[PROBLEM]: Reproduce exactly the final portion of the data: every line from the one containing "Setting the red" through the last line, inclusive.

[Source records]:
***
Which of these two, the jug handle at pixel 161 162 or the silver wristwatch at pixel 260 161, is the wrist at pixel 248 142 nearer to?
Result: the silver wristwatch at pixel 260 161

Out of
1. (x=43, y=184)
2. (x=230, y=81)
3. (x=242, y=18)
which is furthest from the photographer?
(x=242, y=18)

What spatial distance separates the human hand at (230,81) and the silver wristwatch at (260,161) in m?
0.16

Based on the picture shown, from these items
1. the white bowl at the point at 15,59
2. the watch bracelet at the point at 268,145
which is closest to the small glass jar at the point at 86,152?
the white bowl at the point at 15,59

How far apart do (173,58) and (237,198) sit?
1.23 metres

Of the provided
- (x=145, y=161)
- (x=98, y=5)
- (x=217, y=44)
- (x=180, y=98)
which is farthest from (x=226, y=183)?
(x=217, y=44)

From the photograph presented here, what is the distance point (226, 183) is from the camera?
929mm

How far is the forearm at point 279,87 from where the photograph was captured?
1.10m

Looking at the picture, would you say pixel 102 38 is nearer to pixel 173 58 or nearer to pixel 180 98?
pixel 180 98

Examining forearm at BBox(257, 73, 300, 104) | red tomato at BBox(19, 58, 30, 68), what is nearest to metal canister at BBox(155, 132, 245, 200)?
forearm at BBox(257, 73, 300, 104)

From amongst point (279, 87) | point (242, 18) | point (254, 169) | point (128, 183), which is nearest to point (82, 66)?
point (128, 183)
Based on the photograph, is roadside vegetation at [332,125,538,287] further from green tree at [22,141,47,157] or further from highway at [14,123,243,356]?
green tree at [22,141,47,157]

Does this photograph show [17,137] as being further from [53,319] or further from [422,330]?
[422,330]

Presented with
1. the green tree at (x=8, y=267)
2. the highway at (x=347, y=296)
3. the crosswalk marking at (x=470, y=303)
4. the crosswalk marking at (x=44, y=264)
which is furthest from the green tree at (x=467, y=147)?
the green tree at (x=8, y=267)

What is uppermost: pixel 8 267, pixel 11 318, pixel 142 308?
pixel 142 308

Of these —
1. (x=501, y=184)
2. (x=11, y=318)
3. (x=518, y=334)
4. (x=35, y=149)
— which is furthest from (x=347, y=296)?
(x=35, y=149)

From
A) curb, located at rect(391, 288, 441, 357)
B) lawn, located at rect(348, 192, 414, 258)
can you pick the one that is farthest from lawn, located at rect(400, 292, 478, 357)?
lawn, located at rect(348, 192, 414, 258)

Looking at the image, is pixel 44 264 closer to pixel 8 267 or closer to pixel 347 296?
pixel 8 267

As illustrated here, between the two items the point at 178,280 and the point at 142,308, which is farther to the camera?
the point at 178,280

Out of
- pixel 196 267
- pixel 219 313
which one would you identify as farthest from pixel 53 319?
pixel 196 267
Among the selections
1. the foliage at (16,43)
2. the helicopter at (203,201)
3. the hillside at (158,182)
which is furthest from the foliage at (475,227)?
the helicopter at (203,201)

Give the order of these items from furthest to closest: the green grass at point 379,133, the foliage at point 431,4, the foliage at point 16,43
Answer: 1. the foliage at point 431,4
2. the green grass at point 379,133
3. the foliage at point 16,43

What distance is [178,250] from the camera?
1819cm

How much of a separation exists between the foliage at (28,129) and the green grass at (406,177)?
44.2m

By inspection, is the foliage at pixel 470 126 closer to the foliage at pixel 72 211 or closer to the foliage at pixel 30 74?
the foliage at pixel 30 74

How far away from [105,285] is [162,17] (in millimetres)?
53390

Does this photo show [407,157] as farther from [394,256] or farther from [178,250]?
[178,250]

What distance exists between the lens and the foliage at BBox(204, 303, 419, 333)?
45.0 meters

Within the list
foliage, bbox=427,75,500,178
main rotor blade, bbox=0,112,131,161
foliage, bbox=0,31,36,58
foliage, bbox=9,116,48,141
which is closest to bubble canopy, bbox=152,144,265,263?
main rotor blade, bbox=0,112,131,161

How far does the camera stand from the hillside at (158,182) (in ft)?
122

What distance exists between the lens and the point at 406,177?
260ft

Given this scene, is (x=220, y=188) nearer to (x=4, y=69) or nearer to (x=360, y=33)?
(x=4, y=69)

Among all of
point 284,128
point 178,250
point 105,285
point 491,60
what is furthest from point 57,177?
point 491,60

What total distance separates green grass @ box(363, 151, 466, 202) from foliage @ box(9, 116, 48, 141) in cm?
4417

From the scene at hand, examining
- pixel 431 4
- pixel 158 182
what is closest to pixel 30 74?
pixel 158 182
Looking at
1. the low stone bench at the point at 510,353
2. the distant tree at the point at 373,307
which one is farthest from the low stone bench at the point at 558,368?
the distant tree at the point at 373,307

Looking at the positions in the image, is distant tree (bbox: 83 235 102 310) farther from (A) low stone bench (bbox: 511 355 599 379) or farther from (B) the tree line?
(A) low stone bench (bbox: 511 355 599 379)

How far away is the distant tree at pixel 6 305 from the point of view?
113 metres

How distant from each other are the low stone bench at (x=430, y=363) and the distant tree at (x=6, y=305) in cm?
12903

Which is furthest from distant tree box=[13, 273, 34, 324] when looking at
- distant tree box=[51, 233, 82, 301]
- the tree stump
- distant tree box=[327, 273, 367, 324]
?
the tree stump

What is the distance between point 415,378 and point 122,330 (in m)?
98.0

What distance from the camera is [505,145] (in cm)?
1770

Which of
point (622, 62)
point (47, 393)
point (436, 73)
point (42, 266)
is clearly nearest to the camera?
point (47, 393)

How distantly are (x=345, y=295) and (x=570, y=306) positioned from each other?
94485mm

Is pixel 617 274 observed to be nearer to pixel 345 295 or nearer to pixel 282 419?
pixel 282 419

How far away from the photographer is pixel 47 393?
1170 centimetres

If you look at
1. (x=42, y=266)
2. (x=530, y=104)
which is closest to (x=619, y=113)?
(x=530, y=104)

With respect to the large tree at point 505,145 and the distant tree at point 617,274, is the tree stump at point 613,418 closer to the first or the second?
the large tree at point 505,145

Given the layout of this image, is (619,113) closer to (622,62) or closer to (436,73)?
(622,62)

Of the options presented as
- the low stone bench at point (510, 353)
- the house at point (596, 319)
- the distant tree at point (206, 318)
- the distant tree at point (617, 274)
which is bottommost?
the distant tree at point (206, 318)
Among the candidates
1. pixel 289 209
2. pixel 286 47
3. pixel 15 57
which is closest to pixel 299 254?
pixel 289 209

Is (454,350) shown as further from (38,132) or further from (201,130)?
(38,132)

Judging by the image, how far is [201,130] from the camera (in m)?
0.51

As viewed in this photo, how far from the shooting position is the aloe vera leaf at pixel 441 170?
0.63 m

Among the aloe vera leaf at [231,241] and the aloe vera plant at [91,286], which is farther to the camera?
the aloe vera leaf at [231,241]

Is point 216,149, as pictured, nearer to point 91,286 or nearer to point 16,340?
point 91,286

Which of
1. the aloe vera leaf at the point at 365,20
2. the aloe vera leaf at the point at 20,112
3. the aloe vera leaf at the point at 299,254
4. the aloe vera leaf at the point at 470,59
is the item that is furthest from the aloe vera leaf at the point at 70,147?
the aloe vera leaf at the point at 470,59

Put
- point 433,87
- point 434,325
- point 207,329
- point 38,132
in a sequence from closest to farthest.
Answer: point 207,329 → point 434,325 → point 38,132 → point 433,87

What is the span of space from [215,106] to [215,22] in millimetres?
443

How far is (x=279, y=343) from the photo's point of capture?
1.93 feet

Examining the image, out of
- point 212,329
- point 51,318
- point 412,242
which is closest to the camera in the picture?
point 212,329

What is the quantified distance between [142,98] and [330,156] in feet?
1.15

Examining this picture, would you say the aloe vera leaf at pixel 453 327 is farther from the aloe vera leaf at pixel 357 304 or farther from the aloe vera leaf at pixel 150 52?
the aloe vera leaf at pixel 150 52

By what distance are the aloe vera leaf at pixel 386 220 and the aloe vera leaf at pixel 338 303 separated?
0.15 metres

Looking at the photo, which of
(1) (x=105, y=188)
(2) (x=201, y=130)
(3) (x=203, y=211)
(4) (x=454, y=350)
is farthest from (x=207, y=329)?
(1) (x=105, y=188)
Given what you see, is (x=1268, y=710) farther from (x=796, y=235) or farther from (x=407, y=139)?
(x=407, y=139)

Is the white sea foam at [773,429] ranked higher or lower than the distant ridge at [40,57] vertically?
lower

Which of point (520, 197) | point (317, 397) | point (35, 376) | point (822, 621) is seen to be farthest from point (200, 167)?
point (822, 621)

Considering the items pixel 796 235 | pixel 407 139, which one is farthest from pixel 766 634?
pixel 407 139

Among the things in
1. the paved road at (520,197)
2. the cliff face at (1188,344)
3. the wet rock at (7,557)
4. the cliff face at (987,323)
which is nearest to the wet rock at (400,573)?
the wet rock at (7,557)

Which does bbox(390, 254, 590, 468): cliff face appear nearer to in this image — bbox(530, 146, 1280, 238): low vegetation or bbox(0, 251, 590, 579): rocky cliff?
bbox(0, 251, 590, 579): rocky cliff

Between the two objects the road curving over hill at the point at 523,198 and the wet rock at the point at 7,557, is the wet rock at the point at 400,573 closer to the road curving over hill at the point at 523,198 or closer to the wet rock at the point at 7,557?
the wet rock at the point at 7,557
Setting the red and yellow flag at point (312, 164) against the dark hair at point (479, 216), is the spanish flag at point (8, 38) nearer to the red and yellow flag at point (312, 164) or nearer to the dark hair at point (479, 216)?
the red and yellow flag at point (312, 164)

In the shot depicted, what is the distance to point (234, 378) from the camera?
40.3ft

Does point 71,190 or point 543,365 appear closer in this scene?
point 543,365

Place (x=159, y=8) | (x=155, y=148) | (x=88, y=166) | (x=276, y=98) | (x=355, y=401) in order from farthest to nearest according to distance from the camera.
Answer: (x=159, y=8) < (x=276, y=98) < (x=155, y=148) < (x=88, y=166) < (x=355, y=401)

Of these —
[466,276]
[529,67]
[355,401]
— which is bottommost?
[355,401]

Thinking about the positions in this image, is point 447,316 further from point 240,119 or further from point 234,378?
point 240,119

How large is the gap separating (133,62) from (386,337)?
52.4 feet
***
[RESPONSE TO THE EXERCISE]:
Setting the red and yellow flag at point (312, 164) against the dark hair at point (479, 216), is the spanish flag at point (8, 38) nearer to the red and yellow flag at point (312, 164) or nearer to the dark hair at point (479, 216)?
the red and yellow flag at point (312, 164)

In the shot depicted, what is the distance to point (234, 378) from the camera?
40.3ft

Does point 71,190 or point 543,365 appear closer in this scene?
point 543,365

Place (x=159, y=8) | (x=155, y=148) | (x=88, y=166) | (x=276, y=98) | (x=355, y=401) in order from farthest to nearest according to distance from the camera.
Answer: (x=159, y=8) < (x=276, y=98) < (x=155, y=148) < (x=88, y=166) < (x=355, y=401)

Of these —
[466,276]
[529,67]
[355,401]
— which is bottommost?
[355,401]

Thinking about the positions in this image, is point 447,316 further from point 240,119 or further from point 234,378?
point 240,119

How large is the gap separating (133,62) from (386,337)?
52.4 feet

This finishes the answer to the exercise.